The horrible crash that killed Poland’s leader and nearly 100 of its top people came when their Soviet TU- 154 crashed, an airplane so unsafe that even the Russians won’t fly them. A bad plane when made, it’s pure junk now, and, budget concerns or not, you don’t load your entire top command into just one of them lest, as Poland has just so sadly discovered, disastrous results occur.
During the Russian-Georgian conflict over South Ossetia, Kaczynski flew to Georgia to show support for the Georgian leader. The president, as the supreme commander of the military, ordered the pilot to land near the breakaway republic and the military pilot respectfully refused, saying it was too dangerous and that Kaczynski may be his supreme commander on the ground, but not in the air.
Eventually, he landed at a safer airport and the president had to take a really long drive in a motorcade. Upon arrival, an angry Mr. Kaczynski told reporters that it was unacceptable for his orders to be ignored like that and decisions about his travel be made “on such a low level.”

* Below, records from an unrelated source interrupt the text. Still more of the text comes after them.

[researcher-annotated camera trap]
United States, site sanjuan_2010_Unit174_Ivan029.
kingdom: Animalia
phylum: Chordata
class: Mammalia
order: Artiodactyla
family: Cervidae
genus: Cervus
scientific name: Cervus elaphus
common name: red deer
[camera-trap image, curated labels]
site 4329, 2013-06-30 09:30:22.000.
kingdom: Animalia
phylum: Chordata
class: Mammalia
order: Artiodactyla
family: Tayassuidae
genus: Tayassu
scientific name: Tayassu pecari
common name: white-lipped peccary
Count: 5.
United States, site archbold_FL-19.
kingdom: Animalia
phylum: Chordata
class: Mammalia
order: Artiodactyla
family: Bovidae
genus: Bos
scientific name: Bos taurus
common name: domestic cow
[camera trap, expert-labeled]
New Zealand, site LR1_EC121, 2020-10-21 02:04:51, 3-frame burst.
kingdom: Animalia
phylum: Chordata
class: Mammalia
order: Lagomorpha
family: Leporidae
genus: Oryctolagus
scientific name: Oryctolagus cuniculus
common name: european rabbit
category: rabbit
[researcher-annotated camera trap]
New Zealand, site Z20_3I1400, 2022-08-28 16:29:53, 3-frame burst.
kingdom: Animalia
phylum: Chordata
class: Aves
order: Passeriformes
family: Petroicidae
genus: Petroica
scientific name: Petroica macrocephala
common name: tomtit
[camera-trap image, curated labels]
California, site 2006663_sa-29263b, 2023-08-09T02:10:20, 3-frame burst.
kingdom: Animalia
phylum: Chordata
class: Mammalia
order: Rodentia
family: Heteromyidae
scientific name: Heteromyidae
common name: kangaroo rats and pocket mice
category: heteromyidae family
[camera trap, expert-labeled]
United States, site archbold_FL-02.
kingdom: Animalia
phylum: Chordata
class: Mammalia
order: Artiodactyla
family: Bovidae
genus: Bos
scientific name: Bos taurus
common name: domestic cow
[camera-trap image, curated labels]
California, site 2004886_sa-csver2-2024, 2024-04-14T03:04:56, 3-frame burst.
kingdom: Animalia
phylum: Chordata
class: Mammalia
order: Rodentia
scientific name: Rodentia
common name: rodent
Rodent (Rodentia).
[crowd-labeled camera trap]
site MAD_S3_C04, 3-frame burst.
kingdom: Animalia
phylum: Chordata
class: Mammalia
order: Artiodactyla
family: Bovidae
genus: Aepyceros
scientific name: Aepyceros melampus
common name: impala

Many today have asked me how it’s possible that Poland, a country that can easily afford whatever airplanes it wants for its officials, thoughtlessly packed so many officials into a single Soviet-era aircraft.
Unfortunately, it’s insanely normal. When Tusk was flying to Moscow, he took with him a very prominent group of officials that included several cabinet ministers and chief executives of two major refineries, PKN Orlen and Grupa Lotos, as well as executives of gas company PGNiG.
Now the Soviet-era fleet is grounded and the safety rules for the travel of public officials will probably change. Too late.